Author: Xiao Huang, Senior DBA at Meituan, Leader of TiDB User Group in Beijing
Transcreator: Ran Huang; Editor: Tom Dewan
This article is based on a talk given by Xiao Huang at a TiDB User Group event.
Meituan is a world leading online-to-offline (O2O) local life service platform, connecting more than 240 million consumers and five million local merchants through a comprehensive array of e-commerce services and products. To support our highly concurrent online services, we need a distributed database that can handle large volumes of data.
As more and more distributed databases enter the market, choosing the right one for our applications is not easy. After thoughtful consideration, we chose TiDB, a distributed, scale-out MySQL alternative database.
In this post, I’ll share the considerations we had in database selection and introduce how we use TiDB at Meituan to solve our pain points.
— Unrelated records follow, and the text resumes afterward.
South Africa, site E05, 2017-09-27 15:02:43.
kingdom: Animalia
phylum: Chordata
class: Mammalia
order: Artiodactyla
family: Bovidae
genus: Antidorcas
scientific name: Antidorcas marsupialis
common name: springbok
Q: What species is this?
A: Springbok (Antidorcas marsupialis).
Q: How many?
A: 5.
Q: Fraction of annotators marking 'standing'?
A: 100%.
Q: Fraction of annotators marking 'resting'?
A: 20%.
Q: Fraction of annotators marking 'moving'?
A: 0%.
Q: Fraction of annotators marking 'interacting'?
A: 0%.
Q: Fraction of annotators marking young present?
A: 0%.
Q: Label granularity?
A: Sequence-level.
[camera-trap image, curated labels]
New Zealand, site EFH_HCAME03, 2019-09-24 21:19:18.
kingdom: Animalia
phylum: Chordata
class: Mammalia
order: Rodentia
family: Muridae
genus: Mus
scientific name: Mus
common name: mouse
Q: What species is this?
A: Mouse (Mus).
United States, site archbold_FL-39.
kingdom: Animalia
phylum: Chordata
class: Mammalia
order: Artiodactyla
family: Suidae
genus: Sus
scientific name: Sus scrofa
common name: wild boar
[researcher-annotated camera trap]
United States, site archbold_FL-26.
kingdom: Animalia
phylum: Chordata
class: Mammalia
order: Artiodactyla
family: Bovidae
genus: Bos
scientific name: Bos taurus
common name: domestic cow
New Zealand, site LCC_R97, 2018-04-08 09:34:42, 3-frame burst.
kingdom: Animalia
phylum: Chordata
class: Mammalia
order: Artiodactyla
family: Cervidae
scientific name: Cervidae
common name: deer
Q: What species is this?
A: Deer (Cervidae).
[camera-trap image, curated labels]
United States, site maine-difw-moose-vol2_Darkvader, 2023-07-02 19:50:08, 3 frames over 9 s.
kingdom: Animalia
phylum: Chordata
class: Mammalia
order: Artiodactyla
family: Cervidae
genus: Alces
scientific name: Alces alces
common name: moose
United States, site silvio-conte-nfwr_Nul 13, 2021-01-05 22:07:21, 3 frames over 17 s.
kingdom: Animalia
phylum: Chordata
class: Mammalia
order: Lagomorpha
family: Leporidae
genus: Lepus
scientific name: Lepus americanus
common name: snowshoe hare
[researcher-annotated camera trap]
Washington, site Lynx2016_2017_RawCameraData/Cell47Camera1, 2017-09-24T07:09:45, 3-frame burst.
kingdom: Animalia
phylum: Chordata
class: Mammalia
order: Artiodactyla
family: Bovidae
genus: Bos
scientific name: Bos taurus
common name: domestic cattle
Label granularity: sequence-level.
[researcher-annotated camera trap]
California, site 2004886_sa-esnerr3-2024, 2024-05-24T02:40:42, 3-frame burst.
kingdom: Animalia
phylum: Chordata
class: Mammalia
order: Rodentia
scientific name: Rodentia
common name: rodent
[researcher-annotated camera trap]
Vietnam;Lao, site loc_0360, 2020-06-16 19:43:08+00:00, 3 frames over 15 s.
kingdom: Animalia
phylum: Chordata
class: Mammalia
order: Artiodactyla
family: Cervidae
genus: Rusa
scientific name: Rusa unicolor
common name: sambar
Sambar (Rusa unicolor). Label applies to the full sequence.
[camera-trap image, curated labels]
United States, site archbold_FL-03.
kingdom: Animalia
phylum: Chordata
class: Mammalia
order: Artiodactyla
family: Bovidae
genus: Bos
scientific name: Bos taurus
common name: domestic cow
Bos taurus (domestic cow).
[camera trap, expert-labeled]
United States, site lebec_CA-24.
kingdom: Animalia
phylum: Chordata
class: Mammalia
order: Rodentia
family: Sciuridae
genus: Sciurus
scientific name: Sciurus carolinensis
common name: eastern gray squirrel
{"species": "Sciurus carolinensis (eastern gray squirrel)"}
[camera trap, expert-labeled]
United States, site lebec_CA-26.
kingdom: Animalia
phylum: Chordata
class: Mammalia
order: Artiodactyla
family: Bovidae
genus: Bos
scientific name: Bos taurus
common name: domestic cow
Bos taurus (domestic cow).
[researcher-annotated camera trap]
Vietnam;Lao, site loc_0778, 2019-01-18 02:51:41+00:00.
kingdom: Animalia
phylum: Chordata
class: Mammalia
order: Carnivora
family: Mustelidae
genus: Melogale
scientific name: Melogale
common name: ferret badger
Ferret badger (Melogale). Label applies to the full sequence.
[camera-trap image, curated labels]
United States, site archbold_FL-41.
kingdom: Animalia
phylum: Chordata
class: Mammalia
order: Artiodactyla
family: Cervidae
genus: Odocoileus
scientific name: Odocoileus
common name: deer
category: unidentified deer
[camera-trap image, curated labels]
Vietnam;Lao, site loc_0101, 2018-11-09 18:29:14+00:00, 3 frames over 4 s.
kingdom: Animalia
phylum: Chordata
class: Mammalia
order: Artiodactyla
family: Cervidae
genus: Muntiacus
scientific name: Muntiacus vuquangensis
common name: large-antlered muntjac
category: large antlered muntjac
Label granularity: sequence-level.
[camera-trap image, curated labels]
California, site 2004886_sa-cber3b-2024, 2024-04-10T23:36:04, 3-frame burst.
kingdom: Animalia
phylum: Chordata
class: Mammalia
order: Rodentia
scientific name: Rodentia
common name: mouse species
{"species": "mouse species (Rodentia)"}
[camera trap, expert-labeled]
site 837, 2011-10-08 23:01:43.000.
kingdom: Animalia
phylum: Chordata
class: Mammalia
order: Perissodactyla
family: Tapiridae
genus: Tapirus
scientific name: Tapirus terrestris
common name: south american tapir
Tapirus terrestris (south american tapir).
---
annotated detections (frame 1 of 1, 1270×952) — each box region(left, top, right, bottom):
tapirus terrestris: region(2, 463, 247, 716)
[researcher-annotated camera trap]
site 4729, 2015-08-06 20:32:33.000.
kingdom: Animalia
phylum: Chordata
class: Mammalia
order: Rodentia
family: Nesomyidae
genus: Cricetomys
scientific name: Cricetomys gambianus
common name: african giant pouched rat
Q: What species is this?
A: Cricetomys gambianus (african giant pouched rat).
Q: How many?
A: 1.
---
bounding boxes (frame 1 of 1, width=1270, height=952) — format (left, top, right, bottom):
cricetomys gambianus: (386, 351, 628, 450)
What to consider when selecting a database
One of the biggest challenges our business faces is the extreme high concurrency of online services. To meet this requirement, we focus on four major aspects: stability, performance, cost, and security.
Users may accept an online service being slightly slow, but they would never tolerate frequent downtime. Stability, therefore, is our first priority. In this aspect, the database should:
- Be able to support a multi-active architecture with high availability
- Provide easy-to-use monitoring and alert services
- Perform a rolling upgrade gracefully with no impact on the application
- Have few problems in data migration and data validation
- Be efficient in elastic scaling
We want to improve our user experience as much as we can. As long as the system is stable, the faster the system, the better the user experience. So the database must be highly efficient and support:
- Low latency.
- Pessimistic transactions. If we are going to migrate from MySQL to a new database, we hope to retain the transaction usage.
- High Queries per Second (QPS). If we have a special sale tonight that triples our traffic, can the database handle that surge? Should the database fail, does it go down completely or activate a performance protection mechanism?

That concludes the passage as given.